The Correct Option is B

In Young's double-slit experiment, the shift in the central fringe occurs due to the introduction of a phase difference between the two slits. When a glass plate of thickness \( t \) and refractive index \( n \) is introduced, the optical path difference changes. The phase shift introduced by the glass plate is given by: \[ \Delta {OPD} = t \left( n - 1 \right) \] where \( t \) is the thickness of the glass plate and \( n \) is the refractive index of the glass. Step 1: For the first slit with refractive index \( n_1 = 1.4 \) and thickness \( t \), the path difference is: \[ \Delta {OPD}_1 = t \times (1.4 - 1) = 0.4t \] For the second slit with refractive index \( n_2 = 1.7 \) and the same thickness \( t \), the path difference is: \[ \Delta {OPD}_2 = t \times (1.7 - 1) = 0.7t \] The total optical path difference between the two slits is: \[ \Delta {OPD} = \Delta {OPD}_2 - \Delta {OPD}_1 = 0.7t - 0.4t = 0.3t \] 

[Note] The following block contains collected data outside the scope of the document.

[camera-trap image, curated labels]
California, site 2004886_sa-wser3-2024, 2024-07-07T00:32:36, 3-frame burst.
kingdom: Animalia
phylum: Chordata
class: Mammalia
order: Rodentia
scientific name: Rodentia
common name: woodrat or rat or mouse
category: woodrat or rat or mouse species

Step 2: This optical path difference shifts the central maximum to the sixth fringe. The fringe width \( \beta \) is given by: \[ \beta = \frac{\lambda D}{d} \] where \( \lambda \) is the wavelength of light, \( D \) is the distance between the screen and the slits, and \( d \) is the distance between the slits. The shift in the fringe due to the optical path difference is given by: \[ \Delta y = \frac{\Delta {OPD}}{\lambda} \times \beta \] Given that the shift is to the sixth fringe, we can equate the shift to \( 6\beta \), and solve for \( t \). 
Step 3: Using \( \Delta {OPD} = 0.3t \) and substituting into the above equation: \[ 0.3t = 6 \times \lambda \] Substitute \( \lambda = 4000 \, {Å} = 4000 \times 10^{-10} \, {m} = 4 \times 10^{-7} \, {m} \) into the equation: \[ 0.3t = 6 \times 4 \times 10^{-7} \] \[ 0.3t = 2.4 \times 10^{-6} \] \[ t = \frac{2.4 \times 10^{-6}}{0.3} = 8 \times 10^{-6} \, {m} = 8 \, \mu m \] Thus, the thickness of the glass plates is \( \boxed{8 \, \mu m} \).